— START OF Data for processing —

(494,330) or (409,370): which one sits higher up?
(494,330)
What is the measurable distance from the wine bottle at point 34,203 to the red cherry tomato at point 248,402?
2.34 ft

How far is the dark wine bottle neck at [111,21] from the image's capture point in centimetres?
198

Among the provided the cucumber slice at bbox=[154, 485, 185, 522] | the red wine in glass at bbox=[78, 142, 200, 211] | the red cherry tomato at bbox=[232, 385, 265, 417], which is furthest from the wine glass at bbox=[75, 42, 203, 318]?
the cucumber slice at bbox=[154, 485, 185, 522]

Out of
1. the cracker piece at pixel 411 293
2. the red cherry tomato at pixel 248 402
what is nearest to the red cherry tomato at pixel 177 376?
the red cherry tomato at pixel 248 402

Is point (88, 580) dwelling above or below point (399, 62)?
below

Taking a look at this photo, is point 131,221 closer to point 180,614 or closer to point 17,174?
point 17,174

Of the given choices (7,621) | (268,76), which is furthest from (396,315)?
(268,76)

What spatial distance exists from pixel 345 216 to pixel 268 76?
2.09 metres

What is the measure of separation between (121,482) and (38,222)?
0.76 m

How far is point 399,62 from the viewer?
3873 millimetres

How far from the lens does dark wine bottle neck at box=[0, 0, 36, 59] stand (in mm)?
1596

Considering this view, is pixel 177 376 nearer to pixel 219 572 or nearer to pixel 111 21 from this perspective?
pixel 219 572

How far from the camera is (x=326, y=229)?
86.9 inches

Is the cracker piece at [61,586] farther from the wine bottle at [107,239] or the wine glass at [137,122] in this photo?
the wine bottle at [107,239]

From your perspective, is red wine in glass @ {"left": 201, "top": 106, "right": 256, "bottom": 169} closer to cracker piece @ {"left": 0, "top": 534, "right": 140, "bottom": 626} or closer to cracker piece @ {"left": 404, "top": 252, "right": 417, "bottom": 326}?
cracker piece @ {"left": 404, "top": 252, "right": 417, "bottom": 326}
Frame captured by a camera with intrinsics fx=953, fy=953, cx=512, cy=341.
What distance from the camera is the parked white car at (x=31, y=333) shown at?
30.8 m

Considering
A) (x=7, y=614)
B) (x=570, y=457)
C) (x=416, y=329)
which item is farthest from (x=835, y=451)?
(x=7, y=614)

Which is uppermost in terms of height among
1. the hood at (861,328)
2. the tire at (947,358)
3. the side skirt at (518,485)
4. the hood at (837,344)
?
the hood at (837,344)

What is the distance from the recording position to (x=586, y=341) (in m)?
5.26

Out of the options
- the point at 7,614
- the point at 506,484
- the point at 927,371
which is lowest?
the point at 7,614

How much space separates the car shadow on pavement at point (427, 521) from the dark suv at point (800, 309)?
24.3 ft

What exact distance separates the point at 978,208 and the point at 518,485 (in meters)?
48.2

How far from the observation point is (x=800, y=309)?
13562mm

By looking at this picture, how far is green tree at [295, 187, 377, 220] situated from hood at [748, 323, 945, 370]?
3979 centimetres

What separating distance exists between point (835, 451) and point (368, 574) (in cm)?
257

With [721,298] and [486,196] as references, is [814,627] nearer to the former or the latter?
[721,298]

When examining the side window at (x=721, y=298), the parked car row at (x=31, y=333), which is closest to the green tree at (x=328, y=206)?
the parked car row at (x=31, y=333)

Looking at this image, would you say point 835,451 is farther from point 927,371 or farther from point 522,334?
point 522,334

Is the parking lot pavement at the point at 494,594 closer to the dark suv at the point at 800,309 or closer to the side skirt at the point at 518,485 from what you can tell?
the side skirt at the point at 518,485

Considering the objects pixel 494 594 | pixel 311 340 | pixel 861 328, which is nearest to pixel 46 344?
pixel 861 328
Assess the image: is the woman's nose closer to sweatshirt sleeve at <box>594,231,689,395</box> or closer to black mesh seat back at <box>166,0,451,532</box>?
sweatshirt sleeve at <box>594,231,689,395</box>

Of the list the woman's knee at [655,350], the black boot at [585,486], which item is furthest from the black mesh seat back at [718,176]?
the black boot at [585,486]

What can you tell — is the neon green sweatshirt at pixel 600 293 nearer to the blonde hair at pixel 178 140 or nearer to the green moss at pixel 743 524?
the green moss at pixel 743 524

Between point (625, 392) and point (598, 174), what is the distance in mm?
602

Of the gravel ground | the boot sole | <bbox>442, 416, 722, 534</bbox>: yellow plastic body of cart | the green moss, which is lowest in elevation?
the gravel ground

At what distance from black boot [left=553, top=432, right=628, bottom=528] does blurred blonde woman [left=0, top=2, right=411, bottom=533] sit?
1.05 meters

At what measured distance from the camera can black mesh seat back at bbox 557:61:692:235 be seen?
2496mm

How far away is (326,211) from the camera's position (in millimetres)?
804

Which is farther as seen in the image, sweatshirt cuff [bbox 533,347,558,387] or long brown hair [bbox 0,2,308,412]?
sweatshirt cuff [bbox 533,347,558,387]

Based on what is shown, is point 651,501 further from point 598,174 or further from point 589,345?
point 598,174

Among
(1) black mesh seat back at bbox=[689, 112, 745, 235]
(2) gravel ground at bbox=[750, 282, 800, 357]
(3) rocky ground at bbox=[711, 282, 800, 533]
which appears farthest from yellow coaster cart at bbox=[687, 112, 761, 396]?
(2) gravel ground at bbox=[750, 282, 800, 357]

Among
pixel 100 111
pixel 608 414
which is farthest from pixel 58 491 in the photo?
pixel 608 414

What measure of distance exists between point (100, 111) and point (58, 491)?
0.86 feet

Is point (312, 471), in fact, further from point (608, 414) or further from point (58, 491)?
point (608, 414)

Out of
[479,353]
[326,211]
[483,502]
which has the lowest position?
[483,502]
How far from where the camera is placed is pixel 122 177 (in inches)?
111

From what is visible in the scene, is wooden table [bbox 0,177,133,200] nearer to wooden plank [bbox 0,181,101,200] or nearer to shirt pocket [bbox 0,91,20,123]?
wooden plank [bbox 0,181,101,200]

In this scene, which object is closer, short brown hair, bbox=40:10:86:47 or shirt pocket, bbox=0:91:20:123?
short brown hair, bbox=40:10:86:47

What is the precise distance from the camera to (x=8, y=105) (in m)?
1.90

— END OF Data for processing —

▶ _What is needed_: Please set down, word for word, the part of the listing above that begins at the line containing "Of the given" and ends after the line containing "86.9 inches", and nothing else.

▶ _Full response_:
Of the given choices (7,621) | (268,76), which is furthest from (396,315)?
(268,76)

What spatial distance exists from pixel 345 216 to pixel 268 76?
2.09 metres

What is the measure of separation between (121,482) and (38,222)?
0.76 m

How far is point 399,62 from the viewer?
3873 millimetres

How far from the lens does dark wine bottle neck at box=[0, 0, 36, 59] stand (in mm)?
1596

Considering this view, is pixel 177 376 nearer to pixel 219 572 or nearer to pixel 111 21 from this perspective?
pixel 219 572

How far from the camera is (x=326, y=229)?
86.9 inches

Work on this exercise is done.